Çalışma Dünyası gözünden Ankara Ekonomisi
“İş ve Çalışma Dünyası Gözünden Başkent Ankara Ekonomisi” adlı üçüncü oturumun başkanlığını Türkiye Sanayici İş adamaları Vakfı Başkanı Veli Sarıtoprak yaptı. Sarıtoprak Vehbi Koç ve Dr. Muhan Soysal ile ilgili anılarını anlatıp, Ankara Ekonomisi hakkında görüşlerini bildirdi.
“Ankara son yıllarda sanayi alanında hızla ilerliyor ve sanayinin başkenti olma yolunda önemli adımlar atıyor” diye konuşan Sarıtoprak, sözü Sendikacı-Yazar Yaşar Seyman’a bıraktı. “Ankara’da sendikal örgütlenmeler” ile ilgili konuyu ele alan Seyman, “Çalışma yaşamı bir bütündür. Bir arada barış ve huzur içinde yaşamalıyız. Biz emekçiler, işverenlerle birlikte haklarımıza sahip çıkalım. Örgütlenmeler ülkenin aydınlık yarınlarını geliştirir” diye konuştu.

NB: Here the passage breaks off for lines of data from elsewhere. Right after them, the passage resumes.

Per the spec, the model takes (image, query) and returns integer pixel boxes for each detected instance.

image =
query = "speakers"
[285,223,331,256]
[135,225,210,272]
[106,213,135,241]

Birlik ve beraberlik içerisinde çalışmalı
Türkiye Sağlık Turizmi geliştirme Konseyi Genel Başkanı Emin Çakmak, “Ankara’da Sağlık Sektörü” konusunda bilgiler paylaştı. Çakmak, “Dünyanın en güzel mekanı Ankara’ya sahip çıkmalı, buranın kültürünü yaşatmalıyız. Türkiye’de 90 yıldır sağlık turizmi yapılıyor. Eskiden başka illerden hastalar ilk olarak Ankara’ya sevk edilirdi. Bugün Ankara sağlık turizminde ilk 10’un içerisinde olsa da eski konumunu korumaya devam etmeli” diye konuştu.
Çakmak’ın konuşmalarının ardından, Genç Girişim ve Yönetişim Derneği Başkanı Nezih Allıoğlu, “Ankara’daki iş yaşamı; zorluk ve avantajları” adlı konuyu ele aldı. Ankara’nın yaşanabilir kentler arasında ilk sıralarda yer aldığını belirten Allıoğlu, “Günümüzde fark yaratan teknoloji değil, insanlardır. Etik, iyi eğitimli ve yenilikçi değerlere sahip olmak insanlar açısından iyi olacaktır” diye konuştu.
Günün sonunda oturum başkanlarına ve tüm konuşmacılara Ankara’nın sembolü Seğmen maketinden birer plaket verildi.